David Frum’s Diary on National Review Online
Kate, a Canadian blogger, points readers to David Frum’s brief article from a couple of days ago:
In the province of Ontario, the words “wife,” “husband,” “widow,” and “widower” are now all to be stricken from the law. The words “mother” and “father” cannot be far behind.
Ontario’s action is a reminder that same-sex marriage is not just the extension of an existing legal status to previously excluded persons. Same-sex marriage is a revolution in the definition of marriage for everyone - a revolution not just in law, but in consciousnessness.
And one effect of this revolution - and for many proponents, one of the revolution’s aims - is to make forever unthinkable the idea that husbands and wives each have special duties to one another, and that a husband’s duties to his wife - while equally binding and equally supreme - are not the same as a wife’s duties to her husband.
Once we lose that knowledge, we lose the basic grammar of marriage. It is one more reminder that in the same-sex marriage debate, we are debating not marriage’s change - but marriage’s overthrow.

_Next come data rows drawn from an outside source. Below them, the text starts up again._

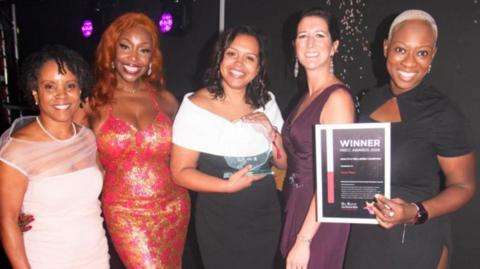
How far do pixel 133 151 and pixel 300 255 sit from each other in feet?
3.82

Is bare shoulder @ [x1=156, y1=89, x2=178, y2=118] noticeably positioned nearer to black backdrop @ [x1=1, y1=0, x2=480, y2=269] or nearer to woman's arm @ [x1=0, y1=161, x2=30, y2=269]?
black backdrop @ [x1=1, y1=0, x2=480, y2=269]

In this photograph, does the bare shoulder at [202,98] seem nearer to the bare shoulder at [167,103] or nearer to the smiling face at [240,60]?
the smiling face at [240,60]

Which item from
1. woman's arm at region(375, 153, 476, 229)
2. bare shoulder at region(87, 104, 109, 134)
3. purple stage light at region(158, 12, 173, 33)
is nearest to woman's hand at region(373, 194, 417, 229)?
woman's arm at region(375, 153, 476, 229)

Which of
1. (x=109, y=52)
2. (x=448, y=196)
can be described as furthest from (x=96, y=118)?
(x=448, y=196)

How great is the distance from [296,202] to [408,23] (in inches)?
38.8

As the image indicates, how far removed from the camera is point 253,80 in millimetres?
2516

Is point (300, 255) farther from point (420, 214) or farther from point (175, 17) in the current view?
point (175, 17)

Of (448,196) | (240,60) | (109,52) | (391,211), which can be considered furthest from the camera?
(109,52)

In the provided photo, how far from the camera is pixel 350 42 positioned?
3.64 metres

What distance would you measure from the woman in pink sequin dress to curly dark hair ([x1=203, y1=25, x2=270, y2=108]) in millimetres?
400

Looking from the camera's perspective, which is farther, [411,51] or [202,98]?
[202,98]

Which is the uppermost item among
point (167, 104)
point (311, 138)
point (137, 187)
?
point (167, 104)

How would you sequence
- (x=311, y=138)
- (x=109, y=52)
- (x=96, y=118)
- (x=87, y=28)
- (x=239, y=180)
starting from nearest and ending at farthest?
(x=311, y=138) < (x=239, y=180) < (x=96, y=118) < (x=109, y=52) < (x=87, y=28)

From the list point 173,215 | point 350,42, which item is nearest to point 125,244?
point 173,215
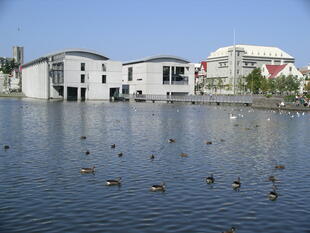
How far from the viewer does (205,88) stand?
176m

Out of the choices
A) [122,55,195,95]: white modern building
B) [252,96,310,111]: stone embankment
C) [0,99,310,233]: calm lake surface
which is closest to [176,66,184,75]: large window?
[122,55,195,95]: white modern building

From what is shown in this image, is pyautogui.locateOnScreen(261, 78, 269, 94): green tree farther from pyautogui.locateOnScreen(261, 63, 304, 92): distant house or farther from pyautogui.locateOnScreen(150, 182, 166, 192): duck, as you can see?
pyautogui.locateOnScreen(150, 182, 166, 192): duck

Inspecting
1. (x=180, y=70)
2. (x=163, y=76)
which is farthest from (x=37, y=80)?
(x=180, y=70)

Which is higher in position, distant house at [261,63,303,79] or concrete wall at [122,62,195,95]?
distant house at [261,63,303,79]

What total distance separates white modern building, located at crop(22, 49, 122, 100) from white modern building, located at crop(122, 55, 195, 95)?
9696mm

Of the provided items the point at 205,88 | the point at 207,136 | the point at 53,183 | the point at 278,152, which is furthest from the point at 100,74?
the point at 53,183

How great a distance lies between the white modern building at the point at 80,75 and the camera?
116 m

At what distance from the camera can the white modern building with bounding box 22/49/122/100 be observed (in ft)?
382

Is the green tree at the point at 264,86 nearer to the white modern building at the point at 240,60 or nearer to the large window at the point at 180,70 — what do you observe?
the large window at the point at 180,70

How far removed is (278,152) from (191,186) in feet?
41.5

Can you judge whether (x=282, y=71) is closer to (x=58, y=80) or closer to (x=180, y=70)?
(x=180, y=70)

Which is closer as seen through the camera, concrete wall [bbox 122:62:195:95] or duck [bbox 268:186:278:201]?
duck [bbox 268:186:278:201]

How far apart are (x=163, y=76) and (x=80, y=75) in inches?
1075

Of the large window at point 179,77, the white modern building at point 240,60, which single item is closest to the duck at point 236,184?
the large window at point 179,77
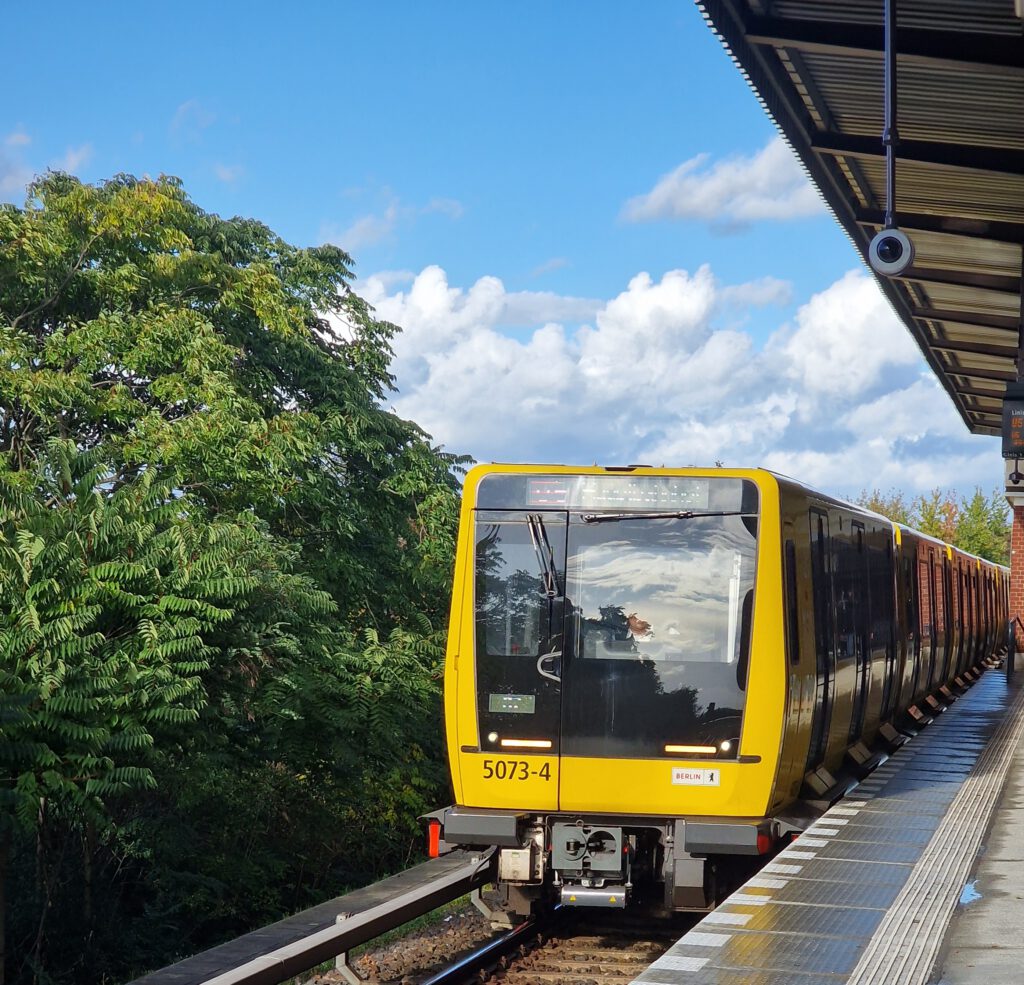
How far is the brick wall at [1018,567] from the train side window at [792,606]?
31.9 metres

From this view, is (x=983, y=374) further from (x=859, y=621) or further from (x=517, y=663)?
(x=517, y=663)

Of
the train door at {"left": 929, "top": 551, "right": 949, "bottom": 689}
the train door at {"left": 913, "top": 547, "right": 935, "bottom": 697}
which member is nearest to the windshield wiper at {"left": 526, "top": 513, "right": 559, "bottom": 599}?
the train door at {"left": 913, "top": 547, "right": 935, "bottom": 697}

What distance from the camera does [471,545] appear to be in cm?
1020

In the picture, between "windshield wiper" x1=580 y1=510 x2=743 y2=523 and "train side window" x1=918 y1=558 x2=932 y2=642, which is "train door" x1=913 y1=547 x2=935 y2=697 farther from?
"windshield wiper" x1=580 y1=510 x2=743 y2=523

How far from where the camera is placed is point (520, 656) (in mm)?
10062

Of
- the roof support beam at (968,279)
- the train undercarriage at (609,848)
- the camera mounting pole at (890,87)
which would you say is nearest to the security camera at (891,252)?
the camera mounting pole at (890,87)

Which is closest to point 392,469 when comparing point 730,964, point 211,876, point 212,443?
point 212,443

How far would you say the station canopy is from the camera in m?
14.3

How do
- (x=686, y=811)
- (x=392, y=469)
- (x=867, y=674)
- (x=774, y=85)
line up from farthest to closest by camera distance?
(x=392, y=469) → (x=774, y=85) → (x=867, y=674) → (x=686, y=811)

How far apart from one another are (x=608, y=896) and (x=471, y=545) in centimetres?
245

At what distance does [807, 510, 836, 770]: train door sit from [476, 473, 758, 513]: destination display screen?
54.7 inches

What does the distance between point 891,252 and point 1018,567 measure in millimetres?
29840

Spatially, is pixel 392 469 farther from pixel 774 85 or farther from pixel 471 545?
pixel 471 545

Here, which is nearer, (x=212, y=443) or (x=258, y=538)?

Mark at Section 15 tears apart the piece. His comments are interesting, if you can filter through the haze created by his personal attacks. (Ferengi, Wingnut, Liar)
Where do I start? Frum, a low-tax, small government conservative, believes that government defines for me the nature of my relationship with my wife?! Government defines nature? There’s a conspiracy (see my emphasis above) by many supporters of SSM to apparently brainwash us by altering a legal definition to ensure only the equal application of law?
Relationships were around a long time before government. We seemed to have formed relationships and procreated anyway.
And there isn’t anything currently in marital law which affects how a husband and wife decide to define and meet mutual obligations. I honestly don’t know where Frum is getting any of this. He has his own perception of marriage, but seems to fail to understand that this is separate from the law, which, given his ivy school law credentials, doesn’t wash.